O xote é um ritmo brasileiro com raízes europeias
fascinantes. Nascido na Alemanha, o termo "xote" vem do vocábulo para
"escocesa", referência à polca escocesa que inspirou a dança
original. A influência portuguesa também marca sua origem, especialmente
através das danças de salão tradicionais.
Chegou ao Brasil em 1851, inicialmente restrito à elite.
Porém, escravizados e pessoas das classes populares logo se apropriaram do
ritmo, reinterpretando-o com movimentos mais flexíveis, giros e uma energia
própria que o transformaria para sempre.
Do Nordeste ao Sul: Uma Dança Nacional
O xote se consolidou como símbolo cultural tanto do Nordeste
quanto da região Sul, ganhando a denominação de xote gaúcho quando praticado no
Rio Grande do Sul. Ao longo do tempo, absorveu influências de ritmos como
salsa, rumba e mambo, tornando-se uma expressão genuinamente brasileira.
Tipicamente acompanhado por pandeiro e triângulo, o xote é
dançado por casais ou até mesmo por duas mulheres, com vocalizações de banda.

■ O que fazer ■
Copie do texto sobre o xote o trecho entre "Do Nordeste ao" e "vocalizações de banda.", incluindo ambos.

■ Dados ■
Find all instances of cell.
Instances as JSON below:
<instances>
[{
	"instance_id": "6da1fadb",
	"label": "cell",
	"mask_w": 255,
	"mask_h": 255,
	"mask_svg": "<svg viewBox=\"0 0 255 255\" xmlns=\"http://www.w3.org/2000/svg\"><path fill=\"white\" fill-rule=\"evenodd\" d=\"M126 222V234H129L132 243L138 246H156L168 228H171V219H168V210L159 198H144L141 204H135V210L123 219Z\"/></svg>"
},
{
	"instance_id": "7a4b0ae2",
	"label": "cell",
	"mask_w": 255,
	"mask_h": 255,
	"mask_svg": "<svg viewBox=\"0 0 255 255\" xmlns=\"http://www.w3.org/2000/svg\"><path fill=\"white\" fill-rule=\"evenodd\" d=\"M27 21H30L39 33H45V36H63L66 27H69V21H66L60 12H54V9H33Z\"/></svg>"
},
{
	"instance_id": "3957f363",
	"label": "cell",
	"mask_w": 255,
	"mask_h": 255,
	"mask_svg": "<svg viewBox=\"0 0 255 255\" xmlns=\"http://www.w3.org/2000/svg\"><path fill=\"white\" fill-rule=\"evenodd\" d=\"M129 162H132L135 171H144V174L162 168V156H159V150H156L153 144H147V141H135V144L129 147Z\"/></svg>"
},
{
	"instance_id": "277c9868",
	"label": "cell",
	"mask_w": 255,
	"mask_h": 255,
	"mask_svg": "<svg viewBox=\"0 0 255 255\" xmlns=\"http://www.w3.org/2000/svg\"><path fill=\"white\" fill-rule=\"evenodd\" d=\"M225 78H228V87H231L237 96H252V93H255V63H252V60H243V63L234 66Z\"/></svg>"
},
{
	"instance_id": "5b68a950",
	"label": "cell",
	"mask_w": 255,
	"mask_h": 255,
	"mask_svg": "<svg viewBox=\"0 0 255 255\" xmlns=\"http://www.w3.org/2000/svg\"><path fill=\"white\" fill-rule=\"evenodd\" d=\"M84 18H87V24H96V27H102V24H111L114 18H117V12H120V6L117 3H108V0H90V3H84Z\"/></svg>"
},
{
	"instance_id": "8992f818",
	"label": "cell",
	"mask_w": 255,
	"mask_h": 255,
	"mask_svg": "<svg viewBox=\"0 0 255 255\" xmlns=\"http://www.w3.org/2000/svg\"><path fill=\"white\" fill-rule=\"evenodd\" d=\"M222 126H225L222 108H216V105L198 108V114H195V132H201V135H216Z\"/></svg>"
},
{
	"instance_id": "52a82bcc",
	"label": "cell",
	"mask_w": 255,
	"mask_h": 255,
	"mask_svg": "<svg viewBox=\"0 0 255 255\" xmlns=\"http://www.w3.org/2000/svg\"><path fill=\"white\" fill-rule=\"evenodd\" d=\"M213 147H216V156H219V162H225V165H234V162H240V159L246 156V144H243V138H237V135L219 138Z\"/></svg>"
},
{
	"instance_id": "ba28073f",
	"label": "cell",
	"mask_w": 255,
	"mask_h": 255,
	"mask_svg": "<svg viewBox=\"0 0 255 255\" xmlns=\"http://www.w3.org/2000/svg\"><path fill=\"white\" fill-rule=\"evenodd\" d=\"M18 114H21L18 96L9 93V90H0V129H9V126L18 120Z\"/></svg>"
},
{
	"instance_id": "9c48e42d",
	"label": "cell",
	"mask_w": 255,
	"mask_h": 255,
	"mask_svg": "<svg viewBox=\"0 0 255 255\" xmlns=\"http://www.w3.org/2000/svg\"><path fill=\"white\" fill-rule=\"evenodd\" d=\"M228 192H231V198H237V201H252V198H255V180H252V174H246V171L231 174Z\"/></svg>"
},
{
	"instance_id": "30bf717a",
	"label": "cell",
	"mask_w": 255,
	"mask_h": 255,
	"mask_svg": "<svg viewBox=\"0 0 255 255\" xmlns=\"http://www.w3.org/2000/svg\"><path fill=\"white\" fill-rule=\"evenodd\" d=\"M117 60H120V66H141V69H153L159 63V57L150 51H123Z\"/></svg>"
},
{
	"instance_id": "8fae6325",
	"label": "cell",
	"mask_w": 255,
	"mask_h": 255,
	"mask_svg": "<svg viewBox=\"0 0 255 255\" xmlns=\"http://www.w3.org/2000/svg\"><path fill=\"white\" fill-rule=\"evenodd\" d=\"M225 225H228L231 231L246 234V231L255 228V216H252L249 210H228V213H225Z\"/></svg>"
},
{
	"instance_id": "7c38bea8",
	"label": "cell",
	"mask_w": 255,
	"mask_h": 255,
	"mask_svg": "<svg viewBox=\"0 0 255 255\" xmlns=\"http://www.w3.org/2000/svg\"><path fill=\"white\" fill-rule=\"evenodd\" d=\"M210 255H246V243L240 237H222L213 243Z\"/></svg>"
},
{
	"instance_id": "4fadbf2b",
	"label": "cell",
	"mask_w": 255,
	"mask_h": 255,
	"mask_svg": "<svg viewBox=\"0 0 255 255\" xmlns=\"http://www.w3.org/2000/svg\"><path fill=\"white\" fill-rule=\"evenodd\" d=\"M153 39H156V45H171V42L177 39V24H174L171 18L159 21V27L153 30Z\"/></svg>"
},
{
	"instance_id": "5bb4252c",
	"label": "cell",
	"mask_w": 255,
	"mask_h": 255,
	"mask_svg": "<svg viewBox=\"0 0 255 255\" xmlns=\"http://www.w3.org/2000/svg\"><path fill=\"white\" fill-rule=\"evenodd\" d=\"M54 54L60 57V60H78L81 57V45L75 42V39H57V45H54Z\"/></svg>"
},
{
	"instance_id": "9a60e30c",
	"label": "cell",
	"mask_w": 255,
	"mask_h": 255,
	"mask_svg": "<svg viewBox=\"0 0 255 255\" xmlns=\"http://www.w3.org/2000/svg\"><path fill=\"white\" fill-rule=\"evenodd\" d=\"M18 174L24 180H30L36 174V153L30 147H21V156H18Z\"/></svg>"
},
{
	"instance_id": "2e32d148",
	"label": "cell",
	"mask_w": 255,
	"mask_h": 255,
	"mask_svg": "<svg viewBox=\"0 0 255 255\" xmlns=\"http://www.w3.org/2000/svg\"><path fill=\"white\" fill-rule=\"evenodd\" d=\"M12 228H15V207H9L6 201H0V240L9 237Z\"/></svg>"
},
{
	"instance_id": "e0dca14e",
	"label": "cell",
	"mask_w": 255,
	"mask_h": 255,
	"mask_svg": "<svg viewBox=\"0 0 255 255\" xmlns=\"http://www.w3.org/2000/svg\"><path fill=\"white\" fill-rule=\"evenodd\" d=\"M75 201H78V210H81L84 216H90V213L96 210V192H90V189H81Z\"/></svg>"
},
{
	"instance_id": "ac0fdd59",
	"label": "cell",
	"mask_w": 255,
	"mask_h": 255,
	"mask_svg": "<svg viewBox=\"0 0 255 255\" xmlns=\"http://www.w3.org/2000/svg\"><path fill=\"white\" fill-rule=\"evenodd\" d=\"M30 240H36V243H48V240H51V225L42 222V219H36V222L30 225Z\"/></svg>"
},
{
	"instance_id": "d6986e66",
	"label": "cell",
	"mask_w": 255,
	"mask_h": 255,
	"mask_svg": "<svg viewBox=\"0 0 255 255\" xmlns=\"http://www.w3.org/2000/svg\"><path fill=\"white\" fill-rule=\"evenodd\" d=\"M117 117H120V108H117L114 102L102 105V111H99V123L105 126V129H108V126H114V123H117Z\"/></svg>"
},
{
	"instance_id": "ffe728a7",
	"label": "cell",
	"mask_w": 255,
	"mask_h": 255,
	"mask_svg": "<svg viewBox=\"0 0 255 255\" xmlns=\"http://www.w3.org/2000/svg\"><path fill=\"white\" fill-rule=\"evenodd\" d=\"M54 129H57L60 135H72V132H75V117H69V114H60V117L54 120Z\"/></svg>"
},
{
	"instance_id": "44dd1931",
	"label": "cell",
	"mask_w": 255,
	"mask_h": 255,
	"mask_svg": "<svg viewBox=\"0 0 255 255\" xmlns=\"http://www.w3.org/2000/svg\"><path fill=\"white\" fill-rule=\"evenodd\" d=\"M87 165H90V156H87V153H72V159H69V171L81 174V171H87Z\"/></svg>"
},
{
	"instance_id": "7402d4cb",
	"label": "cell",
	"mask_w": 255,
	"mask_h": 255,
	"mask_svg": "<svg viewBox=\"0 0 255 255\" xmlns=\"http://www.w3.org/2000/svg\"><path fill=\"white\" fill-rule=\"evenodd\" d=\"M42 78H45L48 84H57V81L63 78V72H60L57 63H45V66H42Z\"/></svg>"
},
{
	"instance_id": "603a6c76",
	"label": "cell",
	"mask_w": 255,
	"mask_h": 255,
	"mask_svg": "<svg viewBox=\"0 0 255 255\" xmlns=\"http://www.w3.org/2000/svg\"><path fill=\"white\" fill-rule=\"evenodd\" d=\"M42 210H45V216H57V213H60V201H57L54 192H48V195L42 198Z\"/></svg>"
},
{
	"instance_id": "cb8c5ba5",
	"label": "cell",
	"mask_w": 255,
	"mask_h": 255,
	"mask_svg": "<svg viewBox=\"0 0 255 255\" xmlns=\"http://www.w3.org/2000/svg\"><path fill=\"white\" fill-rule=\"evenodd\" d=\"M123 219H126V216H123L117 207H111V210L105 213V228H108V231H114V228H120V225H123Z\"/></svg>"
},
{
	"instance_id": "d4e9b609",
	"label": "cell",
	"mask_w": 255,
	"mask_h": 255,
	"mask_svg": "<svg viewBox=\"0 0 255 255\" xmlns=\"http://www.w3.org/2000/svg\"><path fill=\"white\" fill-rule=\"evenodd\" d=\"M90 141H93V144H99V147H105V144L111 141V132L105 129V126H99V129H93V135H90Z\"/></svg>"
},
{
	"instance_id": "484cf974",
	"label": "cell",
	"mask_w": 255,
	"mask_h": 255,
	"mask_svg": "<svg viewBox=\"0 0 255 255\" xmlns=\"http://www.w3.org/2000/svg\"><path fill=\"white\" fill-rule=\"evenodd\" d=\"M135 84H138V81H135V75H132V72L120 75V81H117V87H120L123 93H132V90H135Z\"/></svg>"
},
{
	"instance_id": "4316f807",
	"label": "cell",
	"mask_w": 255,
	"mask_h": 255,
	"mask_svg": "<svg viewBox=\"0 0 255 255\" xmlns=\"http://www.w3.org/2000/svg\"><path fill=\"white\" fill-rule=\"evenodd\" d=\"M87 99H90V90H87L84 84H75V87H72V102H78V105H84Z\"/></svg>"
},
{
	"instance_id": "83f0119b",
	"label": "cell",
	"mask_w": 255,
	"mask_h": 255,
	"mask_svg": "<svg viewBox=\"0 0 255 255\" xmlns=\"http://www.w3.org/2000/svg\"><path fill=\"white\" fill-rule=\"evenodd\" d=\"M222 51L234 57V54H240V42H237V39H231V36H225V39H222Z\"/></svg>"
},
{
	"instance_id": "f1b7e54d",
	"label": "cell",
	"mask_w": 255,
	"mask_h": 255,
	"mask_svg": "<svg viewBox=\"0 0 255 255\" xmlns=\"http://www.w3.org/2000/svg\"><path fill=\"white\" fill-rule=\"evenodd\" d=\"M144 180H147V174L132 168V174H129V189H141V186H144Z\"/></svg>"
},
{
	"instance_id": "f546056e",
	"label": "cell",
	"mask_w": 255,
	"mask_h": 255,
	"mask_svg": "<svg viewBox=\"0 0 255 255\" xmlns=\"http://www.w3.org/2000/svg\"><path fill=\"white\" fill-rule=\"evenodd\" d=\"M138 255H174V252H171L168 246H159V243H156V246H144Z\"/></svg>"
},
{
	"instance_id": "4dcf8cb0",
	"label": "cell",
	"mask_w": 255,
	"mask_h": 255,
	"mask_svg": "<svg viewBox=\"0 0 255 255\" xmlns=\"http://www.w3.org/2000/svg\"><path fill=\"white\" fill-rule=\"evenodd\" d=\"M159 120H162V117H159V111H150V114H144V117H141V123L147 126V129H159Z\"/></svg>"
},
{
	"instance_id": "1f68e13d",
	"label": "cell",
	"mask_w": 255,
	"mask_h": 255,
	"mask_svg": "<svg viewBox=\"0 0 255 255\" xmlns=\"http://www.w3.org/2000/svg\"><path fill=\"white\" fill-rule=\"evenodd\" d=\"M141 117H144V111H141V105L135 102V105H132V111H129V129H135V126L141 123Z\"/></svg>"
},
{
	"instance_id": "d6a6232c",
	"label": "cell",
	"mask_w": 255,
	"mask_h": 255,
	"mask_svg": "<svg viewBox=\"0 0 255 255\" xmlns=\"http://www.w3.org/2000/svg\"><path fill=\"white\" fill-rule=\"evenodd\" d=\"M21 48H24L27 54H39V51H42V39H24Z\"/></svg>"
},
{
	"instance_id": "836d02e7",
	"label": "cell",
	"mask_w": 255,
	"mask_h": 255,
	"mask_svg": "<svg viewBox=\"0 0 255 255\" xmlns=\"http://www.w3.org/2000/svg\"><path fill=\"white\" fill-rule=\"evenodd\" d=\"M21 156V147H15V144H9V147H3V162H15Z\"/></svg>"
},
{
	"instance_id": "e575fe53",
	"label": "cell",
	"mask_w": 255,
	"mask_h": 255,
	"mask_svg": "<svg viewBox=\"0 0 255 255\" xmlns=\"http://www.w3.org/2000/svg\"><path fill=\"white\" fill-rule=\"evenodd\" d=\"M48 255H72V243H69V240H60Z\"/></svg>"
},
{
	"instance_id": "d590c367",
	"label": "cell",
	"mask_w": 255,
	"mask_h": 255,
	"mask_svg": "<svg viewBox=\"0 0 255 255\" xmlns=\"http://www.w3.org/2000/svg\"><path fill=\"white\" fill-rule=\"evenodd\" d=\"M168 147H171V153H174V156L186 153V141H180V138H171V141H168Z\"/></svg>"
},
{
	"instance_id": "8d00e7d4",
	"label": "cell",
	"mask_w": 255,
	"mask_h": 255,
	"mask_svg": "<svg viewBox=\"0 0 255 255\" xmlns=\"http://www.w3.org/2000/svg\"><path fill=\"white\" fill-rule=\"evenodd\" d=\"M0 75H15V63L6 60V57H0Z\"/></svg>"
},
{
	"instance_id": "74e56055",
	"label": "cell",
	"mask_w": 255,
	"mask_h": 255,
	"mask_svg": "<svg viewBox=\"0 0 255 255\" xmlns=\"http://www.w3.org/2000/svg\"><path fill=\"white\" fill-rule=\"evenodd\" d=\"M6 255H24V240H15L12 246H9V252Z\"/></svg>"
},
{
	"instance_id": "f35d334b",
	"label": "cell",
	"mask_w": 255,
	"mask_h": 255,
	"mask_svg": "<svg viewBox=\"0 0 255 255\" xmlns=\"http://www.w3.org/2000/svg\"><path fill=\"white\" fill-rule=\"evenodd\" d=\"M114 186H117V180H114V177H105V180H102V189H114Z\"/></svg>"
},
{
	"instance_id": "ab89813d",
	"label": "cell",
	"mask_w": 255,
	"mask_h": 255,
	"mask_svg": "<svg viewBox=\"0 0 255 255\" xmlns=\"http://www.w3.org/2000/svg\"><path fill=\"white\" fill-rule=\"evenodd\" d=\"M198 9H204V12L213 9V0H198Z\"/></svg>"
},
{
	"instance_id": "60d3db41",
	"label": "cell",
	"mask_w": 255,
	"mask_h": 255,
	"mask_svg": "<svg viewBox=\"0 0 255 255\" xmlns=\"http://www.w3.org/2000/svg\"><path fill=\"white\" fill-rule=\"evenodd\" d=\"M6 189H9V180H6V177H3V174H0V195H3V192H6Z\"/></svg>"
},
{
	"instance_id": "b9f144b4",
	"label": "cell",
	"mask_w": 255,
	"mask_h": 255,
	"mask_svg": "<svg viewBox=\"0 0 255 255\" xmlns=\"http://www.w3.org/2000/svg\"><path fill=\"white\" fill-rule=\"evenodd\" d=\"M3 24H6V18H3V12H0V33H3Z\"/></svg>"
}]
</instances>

■ Resultado da tarefa ■
Do Nordeste ao Sul: Uma Dança Nacional
O xote se consolidou como símbolo cultural tanto do Nordeste
quanto da região Sul, ganhando a denominação de xote gaúcho quando praticado no
Rio Grande do Sul. Ao longo do tempo, absorveu influências de ritmos como
salsa, rumba e mambo, tornando-se uma expressão genuinamente brasileira.
Tipicamente acompanhado por pandeiro e triângulo, o xote é
dançado por casais ou até mesmo por duas mulheres, com vocalizações de banda.